◆ **Source**:
+++

Phase 5 Project - Finding the Needles in the Haystack: Detecting Anomalous Financial Transactions

Image by AndSus on Adobe Stock

By Ryan Posternak

Links

This is an assignment for learning purposes. FinCEN is not involved with this project in any way.

Overview and Business Understanding

Money laundering is a major global concern for national governments and financial institutions. It represents a threat not only for the agencies charged with policing such activity, but also the industry participants themselves, who face reputational damage, fines and increased regulatory scrutiny should it be revealed that bad actors used their networks for illicit financial activity. The UN Office on Drugs and Crime estimates that money laundering encompasses 2 - 5% of global GDP, representing $800 billion - $2 trillion in 2022 USD. The specific motivations for money laundering are numerous, but can include terrorist financing, proliferation financing, and attempted concealment of funds obtained from theft and major crimes.

Image by UN Office on Drugs and Crime

One promising tool in the fight against money laundering is the use of machine learning models to detect anomalous financial transactions. When such models flag a transaction, further investigation can be conducted to determine if the activity indeed represents illegal criminal activity or not. The accuracy of such models, however, is paramount, as the limited resources of banks and regulatory agencies could not possibly hope to investigate more than a handful of the tens of millions of transactions that occur daily.

The goal and motivation of this project is to provide the Financial Crimes Enforcement Network, aka FinCEN (project is for academic purposes - FinCEN not actually involved) with a machine learning model that can process routine financial transaction data and classify whether the transaction is anomalous or not. Such a model can be used not only by FinCEN and other regulatory agencies, but also by industry participants (i.e. financial institutions) to proactively detect and deter illicit activity being conducted through their systems.

Data Sources

Data for this project was obtained from drivendata.org as part of their PETs prize challenge: financial crime track. PETs, or privacy-enhancing technologies, involves finding new and innovative ways to harness the power of data while adhering to proper respect and safeguards for privacy, security and confidentiality of the data and its sources.

The data itself was produced through a collaboration between the National Institute of Standards and Technology (NIST) and the National Science Foundation (NSF). Due to the security and confidentiality concerns of such a sensitive matter, the dataset is synthetic, though it is intended to represent global payments data in broad strokes. The transactions dataset contains a binary discrete numerical Label column, the target variable for the project, with a 0 representing a non-anomalous transaction and a 1 representing an anomalous transaction.

+++

(Stored items from a collection)
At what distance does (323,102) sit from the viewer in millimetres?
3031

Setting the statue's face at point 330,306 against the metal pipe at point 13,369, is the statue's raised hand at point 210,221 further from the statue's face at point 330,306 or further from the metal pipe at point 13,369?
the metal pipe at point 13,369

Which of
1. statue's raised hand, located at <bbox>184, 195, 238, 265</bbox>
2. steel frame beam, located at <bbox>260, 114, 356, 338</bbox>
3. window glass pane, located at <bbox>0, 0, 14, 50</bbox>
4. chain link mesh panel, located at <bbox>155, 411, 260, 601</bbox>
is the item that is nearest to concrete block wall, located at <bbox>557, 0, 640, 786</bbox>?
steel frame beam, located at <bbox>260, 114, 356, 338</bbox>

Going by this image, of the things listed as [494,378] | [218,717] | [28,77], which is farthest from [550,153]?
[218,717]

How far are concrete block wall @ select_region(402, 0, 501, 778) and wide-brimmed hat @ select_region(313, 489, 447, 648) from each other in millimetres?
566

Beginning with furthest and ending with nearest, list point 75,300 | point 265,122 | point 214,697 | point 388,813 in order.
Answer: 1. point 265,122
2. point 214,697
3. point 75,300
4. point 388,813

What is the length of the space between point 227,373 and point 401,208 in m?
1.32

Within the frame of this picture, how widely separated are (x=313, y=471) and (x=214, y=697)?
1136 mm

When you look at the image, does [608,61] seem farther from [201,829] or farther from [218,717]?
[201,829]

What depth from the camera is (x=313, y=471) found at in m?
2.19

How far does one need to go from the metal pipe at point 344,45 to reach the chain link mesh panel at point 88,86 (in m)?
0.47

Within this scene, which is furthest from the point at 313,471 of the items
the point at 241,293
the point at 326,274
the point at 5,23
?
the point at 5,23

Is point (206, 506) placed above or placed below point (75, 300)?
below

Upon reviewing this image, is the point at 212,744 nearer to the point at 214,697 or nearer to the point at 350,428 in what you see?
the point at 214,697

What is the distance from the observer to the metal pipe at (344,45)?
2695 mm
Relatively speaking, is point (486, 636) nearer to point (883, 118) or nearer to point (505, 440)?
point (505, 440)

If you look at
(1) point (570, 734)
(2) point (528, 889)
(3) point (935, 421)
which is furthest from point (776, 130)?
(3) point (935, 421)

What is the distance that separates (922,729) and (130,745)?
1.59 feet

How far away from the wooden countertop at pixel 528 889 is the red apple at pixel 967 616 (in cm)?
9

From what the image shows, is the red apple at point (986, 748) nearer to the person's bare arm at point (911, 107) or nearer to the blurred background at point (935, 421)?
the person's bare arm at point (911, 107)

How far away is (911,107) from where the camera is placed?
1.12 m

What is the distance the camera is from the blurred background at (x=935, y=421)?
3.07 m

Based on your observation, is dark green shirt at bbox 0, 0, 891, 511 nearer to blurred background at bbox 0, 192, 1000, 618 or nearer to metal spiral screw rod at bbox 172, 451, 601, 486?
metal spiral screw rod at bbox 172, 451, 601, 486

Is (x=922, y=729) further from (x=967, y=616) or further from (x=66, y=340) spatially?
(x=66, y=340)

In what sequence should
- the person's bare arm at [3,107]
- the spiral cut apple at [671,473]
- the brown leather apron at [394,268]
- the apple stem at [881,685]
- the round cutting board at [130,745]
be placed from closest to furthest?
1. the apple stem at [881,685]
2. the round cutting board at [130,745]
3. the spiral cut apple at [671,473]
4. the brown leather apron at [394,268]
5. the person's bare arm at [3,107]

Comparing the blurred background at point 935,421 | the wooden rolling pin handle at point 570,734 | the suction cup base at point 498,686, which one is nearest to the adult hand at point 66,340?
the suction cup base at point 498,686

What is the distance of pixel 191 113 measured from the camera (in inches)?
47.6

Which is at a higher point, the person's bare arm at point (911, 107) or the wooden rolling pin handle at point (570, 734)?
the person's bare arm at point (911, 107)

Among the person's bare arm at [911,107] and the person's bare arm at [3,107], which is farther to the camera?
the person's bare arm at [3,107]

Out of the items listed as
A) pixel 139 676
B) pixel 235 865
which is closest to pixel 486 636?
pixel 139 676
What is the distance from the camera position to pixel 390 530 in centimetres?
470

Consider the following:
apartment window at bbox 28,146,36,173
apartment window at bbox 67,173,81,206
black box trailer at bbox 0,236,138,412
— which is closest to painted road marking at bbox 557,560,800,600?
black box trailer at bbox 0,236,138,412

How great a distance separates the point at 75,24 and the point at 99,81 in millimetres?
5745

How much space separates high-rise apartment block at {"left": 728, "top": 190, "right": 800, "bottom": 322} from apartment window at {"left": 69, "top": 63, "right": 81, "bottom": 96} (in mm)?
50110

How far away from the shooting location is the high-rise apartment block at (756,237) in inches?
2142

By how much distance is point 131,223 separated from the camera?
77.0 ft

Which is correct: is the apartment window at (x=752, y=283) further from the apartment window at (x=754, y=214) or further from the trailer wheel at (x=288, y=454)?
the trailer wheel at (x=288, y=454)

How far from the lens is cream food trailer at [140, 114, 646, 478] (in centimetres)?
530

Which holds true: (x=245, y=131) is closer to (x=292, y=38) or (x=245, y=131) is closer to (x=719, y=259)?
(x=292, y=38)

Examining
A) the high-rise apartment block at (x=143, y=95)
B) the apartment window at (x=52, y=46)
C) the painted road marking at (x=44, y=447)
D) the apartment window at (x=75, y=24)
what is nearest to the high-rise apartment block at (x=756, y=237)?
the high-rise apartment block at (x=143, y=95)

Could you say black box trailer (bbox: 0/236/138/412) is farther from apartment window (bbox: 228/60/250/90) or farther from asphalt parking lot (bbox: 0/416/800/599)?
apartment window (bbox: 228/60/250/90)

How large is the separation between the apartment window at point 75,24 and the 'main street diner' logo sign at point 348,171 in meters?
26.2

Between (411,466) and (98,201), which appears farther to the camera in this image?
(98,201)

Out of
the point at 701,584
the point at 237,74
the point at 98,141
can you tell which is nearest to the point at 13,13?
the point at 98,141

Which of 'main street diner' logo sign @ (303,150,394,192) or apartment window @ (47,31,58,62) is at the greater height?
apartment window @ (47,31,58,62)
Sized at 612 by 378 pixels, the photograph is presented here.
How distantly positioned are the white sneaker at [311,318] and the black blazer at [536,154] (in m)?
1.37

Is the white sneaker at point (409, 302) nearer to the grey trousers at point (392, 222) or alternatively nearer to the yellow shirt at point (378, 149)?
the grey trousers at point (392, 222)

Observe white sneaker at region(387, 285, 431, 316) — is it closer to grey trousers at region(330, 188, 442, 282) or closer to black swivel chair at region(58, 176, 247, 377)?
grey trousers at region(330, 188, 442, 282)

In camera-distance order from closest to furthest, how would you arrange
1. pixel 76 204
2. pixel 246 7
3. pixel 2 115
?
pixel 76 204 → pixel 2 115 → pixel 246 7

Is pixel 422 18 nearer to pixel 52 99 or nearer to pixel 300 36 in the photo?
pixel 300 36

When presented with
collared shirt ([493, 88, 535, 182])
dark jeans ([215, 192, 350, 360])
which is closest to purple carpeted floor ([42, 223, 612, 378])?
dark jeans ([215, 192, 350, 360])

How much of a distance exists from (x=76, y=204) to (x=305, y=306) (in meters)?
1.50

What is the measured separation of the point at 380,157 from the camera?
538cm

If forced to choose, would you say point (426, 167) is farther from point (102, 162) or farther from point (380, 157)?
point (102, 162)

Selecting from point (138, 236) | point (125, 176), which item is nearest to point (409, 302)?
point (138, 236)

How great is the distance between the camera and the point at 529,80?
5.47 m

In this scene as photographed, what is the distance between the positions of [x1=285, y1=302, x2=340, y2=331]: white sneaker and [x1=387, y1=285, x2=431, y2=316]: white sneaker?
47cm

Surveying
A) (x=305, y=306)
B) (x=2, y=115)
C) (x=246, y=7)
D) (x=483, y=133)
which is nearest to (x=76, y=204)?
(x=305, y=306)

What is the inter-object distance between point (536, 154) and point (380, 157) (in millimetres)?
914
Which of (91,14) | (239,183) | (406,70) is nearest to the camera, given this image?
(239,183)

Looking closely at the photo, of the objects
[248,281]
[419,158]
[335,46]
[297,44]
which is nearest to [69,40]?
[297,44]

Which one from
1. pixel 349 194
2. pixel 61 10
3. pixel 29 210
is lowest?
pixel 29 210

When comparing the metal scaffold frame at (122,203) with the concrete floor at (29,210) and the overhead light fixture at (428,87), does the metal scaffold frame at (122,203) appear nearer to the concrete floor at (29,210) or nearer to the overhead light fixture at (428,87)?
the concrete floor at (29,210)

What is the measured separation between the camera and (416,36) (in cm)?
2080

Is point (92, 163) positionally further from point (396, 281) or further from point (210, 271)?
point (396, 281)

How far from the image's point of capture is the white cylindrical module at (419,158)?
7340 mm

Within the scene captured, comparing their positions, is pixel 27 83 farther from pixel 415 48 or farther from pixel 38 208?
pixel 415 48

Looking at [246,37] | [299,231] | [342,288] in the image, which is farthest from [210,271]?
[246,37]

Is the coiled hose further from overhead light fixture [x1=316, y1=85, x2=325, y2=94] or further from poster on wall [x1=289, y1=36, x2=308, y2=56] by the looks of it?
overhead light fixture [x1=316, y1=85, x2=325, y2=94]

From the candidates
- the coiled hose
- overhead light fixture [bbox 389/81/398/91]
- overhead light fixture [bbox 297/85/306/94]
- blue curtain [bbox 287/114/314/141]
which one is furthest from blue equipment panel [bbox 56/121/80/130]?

+++

◆ **Objectives**:
[A] Sum up the project write-up on detecting anomalous financial transactions in two sentences.
[B] Answer these questions using the project write-up on anomalous financial transactions:
(i) What share of global GDP does the UN Office on Drugs and Crime estimate money laundering encompasses?
(ii) From which website was the project's data obtained?
(iii) In the Label column, what does a 1 represent?
[C] Carry the project write-up on detecting anomalous financial transactions forward from its final sentence.

◆ **Answer list**:
[A] Money laundering threatens governments and financial institutions and, by a UN Office on Drugs and Crime estimate, makes up 2 - 5% of global GDP, so this academic project aims to give FinCEN a machine learning model that classifies routine transactions as anomalous or not. Its data comes from drivendata.org's PETs prize challenge and is a synthetic dataset made by NIST and NSF, with a Label column where 0 marks a non-anomalous transaction and 1 an anomalous one.

[B]
(i) 2 - 5% of global GDP
(ii) drivendata.org
(iii) An anomalous transaction

[C]
Exploratory Data Analysis and Feature Engineering

The transactions dataset consisted of 15 string features, two integer features, two double/float features, and one timestamp feature. The bank accounts dataset consisted of five string features and one integer feature. Because of the prevalence of string features in both datasets, a good deal of preprocessing and feature engineering was required in order to extract as much signal from the data as possible.

As part of the exploratory data analysis phase, differences in feature prevalence between non-anomalous and anomalous transactions were examined. Some trends that emerged among multiple predictor variables were either a smaller grouping of possible values among anomalous transactions as compared to non-anomalous ones (exemplified below), or the opposite: a larger grouping of possible values among anomalous transactions with more rare values not being commonly found among non-anomalous transactions.

The following features were engineered in order to maximize the signal captured in the two datasets:

OrderingCountry and BeneficiaryCountry: These features were created by extracting the two-letter country code from the OrderingCountryCityZip and BeneficiaryCountryCityZip columns of the transactions dataframe. These two features were used for the OrderingCountryFreq and BeneficiaryCountryFreq numerical features below, as well as categorical features themselves in the full dataset via one hot encoding.
InstructedAmountUSD: There were eight unique currencies used among the transactions in the dataset, and the InstructedAmount and SettlementAmount features in the original dataset were in the scale of the currencies used in the individual transactions. In order to get all transactions on a consistent scale, this new feature was engineered by converting each transaction currency amount to its USD equivalent on 2022/01/12, the median transaction date in the 23-day window of the transactions dataset.

IntermediaryTransactions: While each row/observation in the dataset represented a unique individual transaction, some individual transactions represented one part of a end-to-end transaction, which could be identified by their UETR codes. This feature was created by grouping and counting UETR code occurrences, and subtracting 1 to obtain the number of intermediary transactions for each end-to-end transaction.
OriginalSender and FinalReceiver: The Sender and Receiver bank features in the original dataset represented the sender and receiver banks of the individual transactions, but for end-to-end transactions where intermediary banks were used, the Sender and Receiver bank may not have represented the original sender bank and final receiver bank in the end-to-end transaction (which was the correct way to associate them according to the data providers). This feature was created to address this discrepancy.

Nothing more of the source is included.